Select every line of the material that contains the word "viewer" and copy each one out.
** start **
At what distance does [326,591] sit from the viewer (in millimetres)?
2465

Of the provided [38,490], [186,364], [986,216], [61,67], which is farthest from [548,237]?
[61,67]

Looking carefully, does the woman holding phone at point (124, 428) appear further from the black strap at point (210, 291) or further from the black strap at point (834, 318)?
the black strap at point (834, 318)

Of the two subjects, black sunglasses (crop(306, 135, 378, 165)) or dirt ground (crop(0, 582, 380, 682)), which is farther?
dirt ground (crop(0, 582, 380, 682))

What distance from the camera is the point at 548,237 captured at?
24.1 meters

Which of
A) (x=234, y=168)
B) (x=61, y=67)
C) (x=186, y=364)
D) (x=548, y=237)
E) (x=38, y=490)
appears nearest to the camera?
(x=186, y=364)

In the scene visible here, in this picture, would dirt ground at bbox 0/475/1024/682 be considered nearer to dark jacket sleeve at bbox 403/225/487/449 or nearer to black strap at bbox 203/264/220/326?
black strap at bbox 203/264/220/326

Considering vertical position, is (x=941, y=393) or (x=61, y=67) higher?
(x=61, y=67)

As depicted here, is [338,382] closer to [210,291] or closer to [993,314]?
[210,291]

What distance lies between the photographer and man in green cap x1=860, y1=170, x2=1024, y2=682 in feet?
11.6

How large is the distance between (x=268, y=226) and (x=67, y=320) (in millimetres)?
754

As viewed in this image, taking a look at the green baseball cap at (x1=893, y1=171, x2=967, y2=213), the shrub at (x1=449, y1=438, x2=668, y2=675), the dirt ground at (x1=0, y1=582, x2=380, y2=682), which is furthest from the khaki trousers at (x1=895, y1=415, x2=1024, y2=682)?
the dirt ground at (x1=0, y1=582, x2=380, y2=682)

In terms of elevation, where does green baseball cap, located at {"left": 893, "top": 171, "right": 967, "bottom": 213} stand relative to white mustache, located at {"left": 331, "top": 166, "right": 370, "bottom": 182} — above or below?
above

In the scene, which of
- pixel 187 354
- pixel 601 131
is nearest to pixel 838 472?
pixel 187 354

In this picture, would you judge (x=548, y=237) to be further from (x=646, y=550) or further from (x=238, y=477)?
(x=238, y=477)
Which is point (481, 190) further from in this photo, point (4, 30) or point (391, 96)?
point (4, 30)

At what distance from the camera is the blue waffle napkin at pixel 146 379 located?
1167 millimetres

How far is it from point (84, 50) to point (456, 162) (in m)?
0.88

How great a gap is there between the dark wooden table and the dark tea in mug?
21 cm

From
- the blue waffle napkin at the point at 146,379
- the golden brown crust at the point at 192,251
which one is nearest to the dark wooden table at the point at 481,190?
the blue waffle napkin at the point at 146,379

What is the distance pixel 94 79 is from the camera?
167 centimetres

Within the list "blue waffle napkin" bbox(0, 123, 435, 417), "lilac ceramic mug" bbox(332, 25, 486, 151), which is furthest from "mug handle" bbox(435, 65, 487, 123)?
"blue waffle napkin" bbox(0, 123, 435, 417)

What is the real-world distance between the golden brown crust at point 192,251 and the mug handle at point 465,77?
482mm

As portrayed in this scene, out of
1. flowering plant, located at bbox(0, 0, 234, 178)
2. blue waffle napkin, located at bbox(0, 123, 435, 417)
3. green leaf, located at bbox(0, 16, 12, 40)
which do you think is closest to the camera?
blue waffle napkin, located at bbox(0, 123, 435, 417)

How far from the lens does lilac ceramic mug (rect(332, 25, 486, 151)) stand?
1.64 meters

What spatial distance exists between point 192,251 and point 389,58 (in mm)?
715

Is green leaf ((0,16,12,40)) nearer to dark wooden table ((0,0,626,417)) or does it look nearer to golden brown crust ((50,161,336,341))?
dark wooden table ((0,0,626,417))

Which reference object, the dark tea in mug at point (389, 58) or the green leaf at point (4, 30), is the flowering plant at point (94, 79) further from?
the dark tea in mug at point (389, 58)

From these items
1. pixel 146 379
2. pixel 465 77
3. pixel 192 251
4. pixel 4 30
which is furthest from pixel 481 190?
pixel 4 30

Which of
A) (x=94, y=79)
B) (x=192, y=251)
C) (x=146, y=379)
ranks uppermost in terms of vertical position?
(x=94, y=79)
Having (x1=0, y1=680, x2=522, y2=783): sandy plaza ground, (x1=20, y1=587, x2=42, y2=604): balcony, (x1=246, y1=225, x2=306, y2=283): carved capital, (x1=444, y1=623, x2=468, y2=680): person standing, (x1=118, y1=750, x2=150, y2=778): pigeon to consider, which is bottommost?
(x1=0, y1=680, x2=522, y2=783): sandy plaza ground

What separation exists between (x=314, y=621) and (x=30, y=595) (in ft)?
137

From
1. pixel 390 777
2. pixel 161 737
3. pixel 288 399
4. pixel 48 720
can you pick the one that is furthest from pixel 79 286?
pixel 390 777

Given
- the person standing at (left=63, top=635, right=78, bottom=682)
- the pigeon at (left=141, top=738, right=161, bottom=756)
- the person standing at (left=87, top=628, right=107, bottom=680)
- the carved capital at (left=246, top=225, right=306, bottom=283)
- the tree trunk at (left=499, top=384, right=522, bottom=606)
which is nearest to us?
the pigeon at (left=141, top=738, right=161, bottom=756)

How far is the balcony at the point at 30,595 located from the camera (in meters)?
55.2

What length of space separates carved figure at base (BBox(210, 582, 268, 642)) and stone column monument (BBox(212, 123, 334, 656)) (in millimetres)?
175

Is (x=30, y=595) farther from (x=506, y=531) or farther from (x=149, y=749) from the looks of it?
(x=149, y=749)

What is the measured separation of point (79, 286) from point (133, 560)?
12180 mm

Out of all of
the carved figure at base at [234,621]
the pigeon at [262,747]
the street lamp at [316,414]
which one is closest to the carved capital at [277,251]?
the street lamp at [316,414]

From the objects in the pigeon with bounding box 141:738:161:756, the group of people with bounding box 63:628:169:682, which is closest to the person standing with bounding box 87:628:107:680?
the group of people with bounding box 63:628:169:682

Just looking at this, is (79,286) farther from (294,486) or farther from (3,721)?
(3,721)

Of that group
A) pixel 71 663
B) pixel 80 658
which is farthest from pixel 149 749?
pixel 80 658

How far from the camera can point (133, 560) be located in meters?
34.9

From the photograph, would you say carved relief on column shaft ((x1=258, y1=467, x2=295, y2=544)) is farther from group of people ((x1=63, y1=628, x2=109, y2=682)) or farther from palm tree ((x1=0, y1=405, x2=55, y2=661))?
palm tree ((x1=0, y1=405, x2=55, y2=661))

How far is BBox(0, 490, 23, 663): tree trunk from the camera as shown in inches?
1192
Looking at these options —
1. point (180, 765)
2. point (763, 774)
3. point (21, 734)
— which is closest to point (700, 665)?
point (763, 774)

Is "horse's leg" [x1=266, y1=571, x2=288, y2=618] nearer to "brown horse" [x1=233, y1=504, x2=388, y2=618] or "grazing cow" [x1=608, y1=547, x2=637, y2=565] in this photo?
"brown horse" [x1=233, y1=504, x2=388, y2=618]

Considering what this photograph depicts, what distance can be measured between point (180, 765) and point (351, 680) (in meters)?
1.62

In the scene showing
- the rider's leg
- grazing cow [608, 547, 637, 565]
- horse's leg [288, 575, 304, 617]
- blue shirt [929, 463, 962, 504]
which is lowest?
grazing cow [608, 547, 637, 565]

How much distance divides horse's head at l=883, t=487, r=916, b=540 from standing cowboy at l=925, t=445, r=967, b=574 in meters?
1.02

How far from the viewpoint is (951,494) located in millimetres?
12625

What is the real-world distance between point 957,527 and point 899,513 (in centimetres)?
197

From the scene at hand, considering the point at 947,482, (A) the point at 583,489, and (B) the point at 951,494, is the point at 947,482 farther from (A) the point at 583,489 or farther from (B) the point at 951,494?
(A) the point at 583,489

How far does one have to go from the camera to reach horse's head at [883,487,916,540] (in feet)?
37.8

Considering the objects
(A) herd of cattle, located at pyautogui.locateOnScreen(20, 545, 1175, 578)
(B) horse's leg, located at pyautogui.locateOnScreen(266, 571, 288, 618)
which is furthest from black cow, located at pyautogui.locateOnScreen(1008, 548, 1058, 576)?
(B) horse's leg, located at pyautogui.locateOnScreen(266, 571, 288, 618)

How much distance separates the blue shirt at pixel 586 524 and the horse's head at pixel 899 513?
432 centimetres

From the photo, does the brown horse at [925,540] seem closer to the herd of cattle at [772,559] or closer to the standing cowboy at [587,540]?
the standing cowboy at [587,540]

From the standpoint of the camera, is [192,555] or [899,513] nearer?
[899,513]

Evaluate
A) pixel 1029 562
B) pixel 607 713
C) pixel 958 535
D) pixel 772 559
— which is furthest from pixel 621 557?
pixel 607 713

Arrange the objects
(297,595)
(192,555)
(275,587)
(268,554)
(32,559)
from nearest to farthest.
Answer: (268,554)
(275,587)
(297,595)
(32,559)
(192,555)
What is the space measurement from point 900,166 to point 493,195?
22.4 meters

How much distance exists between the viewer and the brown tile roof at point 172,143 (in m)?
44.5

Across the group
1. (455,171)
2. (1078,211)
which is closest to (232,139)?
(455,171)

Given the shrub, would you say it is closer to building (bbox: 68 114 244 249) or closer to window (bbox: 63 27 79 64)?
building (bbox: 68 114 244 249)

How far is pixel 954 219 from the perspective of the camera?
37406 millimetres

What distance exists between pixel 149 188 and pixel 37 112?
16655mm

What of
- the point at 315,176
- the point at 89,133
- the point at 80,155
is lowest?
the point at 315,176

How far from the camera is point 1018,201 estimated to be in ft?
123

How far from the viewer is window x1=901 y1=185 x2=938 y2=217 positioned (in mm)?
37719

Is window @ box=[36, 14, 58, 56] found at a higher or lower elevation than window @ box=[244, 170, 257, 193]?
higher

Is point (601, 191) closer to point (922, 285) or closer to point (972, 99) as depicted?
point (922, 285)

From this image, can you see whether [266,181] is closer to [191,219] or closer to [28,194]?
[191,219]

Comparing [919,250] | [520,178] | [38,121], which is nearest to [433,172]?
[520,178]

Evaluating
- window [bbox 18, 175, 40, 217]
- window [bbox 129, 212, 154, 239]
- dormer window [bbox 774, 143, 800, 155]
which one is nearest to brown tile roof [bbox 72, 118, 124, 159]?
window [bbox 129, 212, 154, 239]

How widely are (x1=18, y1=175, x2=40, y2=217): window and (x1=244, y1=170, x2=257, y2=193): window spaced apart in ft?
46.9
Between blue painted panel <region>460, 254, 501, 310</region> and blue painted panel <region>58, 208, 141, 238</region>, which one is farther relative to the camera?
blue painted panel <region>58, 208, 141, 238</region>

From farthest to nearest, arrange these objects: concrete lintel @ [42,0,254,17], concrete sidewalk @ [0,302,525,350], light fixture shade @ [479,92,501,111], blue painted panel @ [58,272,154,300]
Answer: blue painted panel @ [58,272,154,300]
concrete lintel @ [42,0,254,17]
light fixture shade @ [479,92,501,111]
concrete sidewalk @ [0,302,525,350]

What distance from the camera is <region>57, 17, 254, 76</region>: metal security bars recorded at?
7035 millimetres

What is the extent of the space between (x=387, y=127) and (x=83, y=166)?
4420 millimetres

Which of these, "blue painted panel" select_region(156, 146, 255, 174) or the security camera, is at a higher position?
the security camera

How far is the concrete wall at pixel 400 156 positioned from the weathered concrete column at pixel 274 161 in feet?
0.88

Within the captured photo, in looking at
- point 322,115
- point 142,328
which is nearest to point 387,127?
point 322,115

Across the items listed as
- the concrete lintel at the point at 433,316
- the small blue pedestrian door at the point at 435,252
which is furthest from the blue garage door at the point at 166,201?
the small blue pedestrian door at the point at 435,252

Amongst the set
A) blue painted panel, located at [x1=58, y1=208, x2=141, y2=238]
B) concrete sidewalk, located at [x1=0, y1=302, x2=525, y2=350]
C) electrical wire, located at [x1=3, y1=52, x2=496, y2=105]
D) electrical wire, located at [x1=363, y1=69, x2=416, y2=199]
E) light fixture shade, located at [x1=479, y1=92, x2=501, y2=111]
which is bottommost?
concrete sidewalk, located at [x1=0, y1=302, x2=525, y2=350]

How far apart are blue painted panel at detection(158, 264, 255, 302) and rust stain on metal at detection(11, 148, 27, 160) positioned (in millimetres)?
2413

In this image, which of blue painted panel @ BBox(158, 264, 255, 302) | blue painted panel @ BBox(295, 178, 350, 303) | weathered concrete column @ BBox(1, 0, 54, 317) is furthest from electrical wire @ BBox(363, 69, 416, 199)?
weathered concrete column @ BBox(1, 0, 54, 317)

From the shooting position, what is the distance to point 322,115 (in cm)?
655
** end **
Exercise solution:
At what distance does [326,591] sit from the viewer (in millimetres)?
How much distance exists between the viewer and the brown tile roof at point 172,143 (in m)?
How far from the viewer is window x1=901 y1=185 x2=938 y2=217 positioned (in mm)?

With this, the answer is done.